Acidmanをアルバムで選ぶなら断然コレAcidman - and world
みなさんご存じ、ロックバンドAcidman。1997年結成、歴だけ見ればそろそろ中堅から大御所みたいなところに差し掛かってきそうなあたりと思えるが、今でも一線で活躍している凄いバンドだ。
さて、Acidmanの名曲は?と聞かれたら、コレは色々悩んでしまうところで、初期なら”赤橙”は外せないところだし、個人的には"REMIND"無しでAcidmanは語れないし・・・コレに関しては十人十色の答えがあるだろう。
では、アルバム単位で一番良いのは、と聞かれたら・・・僕は断然"and world"、他にも良いアルバムは沢山あるが、ここだけは譲れない。
例えるならばフルコースの料理みたいなアルバムであると思う。前菜が出てきてメインディッシュが出てきて、ソムリエがワイン選んできて店の雰囲気は良いし、僕はそういう洒落たフルコースを食べたことはないが、多分そういう感じ。
一曲が料理の一品ならば、その料理の組み合わせ、コースでものを語るアルバム。
ということで早速"and world"の魅力、このコースのオイシイところを紹介していこう。
過渡期にリリースされたアルバム
今でこそAcidmanは日本のロックバンドで最も洗練されたロックを演奏するバンドの一つであるが、初期の頃は当時のパンクロックムーブメントやメンバー自身が若かったからだろうか、今より荒々しいというか、もっと衝動的な勢いで演奏するバンドであった。
"造花が笑う"とか聴いてもらえると雰囲気がつかめると思う。メンバーが誰も帽子を被っていないというAcidman的に異常事態が見れるのでお勧めだ。
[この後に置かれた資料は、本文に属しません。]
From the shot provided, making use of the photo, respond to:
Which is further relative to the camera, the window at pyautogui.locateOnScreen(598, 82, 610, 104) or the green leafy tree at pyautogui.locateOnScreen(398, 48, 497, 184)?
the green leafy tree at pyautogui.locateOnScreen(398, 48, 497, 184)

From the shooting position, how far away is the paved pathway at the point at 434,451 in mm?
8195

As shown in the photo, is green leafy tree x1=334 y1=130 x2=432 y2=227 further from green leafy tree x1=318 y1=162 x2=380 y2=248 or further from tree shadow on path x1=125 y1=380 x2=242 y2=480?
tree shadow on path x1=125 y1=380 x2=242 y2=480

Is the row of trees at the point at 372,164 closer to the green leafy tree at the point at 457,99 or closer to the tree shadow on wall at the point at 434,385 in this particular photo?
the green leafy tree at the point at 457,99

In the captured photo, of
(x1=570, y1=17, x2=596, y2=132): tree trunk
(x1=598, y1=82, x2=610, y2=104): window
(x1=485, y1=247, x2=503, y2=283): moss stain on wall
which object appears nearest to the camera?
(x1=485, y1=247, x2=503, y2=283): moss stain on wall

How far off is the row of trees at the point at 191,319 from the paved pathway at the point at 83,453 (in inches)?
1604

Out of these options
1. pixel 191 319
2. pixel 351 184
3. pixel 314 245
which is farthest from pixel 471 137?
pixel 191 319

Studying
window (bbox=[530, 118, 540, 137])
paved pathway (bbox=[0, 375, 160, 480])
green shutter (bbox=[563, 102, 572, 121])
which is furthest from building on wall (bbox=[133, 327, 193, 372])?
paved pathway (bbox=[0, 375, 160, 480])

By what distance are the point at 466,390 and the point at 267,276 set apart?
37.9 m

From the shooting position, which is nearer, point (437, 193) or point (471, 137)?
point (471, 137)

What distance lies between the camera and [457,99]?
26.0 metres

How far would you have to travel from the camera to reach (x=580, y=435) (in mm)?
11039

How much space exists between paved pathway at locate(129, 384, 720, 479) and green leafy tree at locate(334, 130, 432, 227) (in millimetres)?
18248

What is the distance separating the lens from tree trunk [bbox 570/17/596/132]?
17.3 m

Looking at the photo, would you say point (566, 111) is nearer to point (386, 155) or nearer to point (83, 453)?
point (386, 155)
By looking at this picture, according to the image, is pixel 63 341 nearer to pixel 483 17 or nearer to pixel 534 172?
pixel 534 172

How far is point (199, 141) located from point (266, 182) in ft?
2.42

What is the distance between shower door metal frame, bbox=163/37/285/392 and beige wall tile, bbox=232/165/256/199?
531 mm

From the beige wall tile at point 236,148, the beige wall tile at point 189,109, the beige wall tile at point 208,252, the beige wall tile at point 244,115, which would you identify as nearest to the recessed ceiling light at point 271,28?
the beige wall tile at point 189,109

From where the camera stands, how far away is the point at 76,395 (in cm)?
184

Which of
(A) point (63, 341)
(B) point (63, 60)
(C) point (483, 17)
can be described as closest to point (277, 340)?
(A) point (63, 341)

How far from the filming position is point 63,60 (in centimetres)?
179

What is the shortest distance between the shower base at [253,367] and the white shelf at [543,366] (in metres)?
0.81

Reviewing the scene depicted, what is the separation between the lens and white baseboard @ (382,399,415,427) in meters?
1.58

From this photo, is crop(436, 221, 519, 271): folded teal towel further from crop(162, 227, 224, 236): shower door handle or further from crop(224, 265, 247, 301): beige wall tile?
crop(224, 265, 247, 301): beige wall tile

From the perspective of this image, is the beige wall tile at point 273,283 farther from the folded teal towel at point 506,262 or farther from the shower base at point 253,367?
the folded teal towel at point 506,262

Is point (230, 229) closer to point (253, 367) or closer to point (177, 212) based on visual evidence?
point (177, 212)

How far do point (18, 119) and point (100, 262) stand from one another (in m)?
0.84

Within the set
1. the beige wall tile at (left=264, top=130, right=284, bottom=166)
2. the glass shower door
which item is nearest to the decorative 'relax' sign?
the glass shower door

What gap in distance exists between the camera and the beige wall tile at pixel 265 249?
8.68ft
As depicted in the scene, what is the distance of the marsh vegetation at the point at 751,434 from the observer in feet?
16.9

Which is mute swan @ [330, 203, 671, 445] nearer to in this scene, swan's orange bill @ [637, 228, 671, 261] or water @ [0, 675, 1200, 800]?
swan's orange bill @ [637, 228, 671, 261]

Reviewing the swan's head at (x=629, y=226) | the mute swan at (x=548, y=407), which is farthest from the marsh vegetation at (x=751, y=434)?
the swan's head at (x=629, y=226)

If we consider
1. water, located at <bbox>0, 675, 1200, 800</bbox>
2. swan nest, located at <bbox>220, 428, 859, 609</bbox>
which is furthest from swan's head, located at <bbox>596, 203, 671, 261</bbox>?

とまあ、荒々しさがあったAcidmanが今のAcidmanへと変わっていく時期、前作のアルバム"eqaual"から見え始めていた世界観が完成したのが、今回紹介するアルバム"and world"である。
ACIDMAN - ある証明
Acidmanの代表曲”ある証明”もこのアルバム収録の一曲。ジャズで使うような洒落たコード、透明感のある音作り、幻想的・浮世離れしたような世界観。スリーピースバンドという限られた音数で表現する形態であるという縛りを全く感じさせない圧倒的サウンドスケープ。曲単位でもAcidmanの醍醐味が詰まった名作が沢山収録されている。それだけでも十分”買い”だろう。
あとネット上で試聴できないが、個人的には”夏の余韻”という曲を是非聴いてみて欲しい。曲自体は「夏の終わりの切なさ」のようなよくあるテーマなのだが、逆によくあるテーマだからこそAcidmanがどのように世界を見ているかがわかって面白い曲である。
アルバムの完成度が凄い
冒頭にも書いたが、このアルバム、例えるならばフルコースの料理である。もちろん一曲づつ聴いても良い曲ばかりだが、少々長めのアルバムではあるが是非アルバムを通して聞いて欲しい。
アルバムのアウトロとイントロがリンクする感じやintroduvtion~world symphonyなどといった曲間の繋ぎ、全体のコンセプチュアルな構成等々、一本の映画を見たような気分というか、音だけで構成した映画のような圧倒的なスケールを感じることができる。
そしてまた全体で聴いた時、とても良い具合のタイミングでインスト曲が挟まれるのも、このアルバムの良さの一つ。
元々Acidmanはインスト曲だけのアルバムを出してしまうくらい、インスト曲に力を入れる方のバンドであるが"and world"のインスト曲はその中でもめちゃくちゃ素晴らしい。このアルバムには2曲"SOL"と"water room"というタイトルのインスト曲が収録されているが、どちらも甲乙つけ難い。是非聞いてほしい以外のコメントが出ない。
ACIDMAN - World Symphony
こちらはアルバムの2曲目、1曲目のintroductionから繋がっており実質1曲目みたいな曲である。
余談だが、ギタリストの人は是非この曲を弾いてみて欲しい。もの凄いストレッチコードの連続で腱鞘炎まっしぐらだ。特にBメロが頭狂ってるとしか思えないほどエゲツナイ押さえ方を必要とする。最高。
音楽の内容的にも是非手に取ってみて欲しい作品であるのだが、補足として手に入るのであれば是非初回限定版をおススメしたい。
初回限定版はデジパック仕様(紙ジャケにプラスチックのケースが張ってある豪華版みたいなやつ)な上に歌詞カードに全収録曲をイメージしたアートワークが収録されている。
このアートワークがとても良くて、好きなCDジャケットを聴かれたらまずこの作品を挙げたいくらいだ。ジャケットまで含めて一つの作品なのだということがよくわかる。
ということで今回の記事はこのあたりで。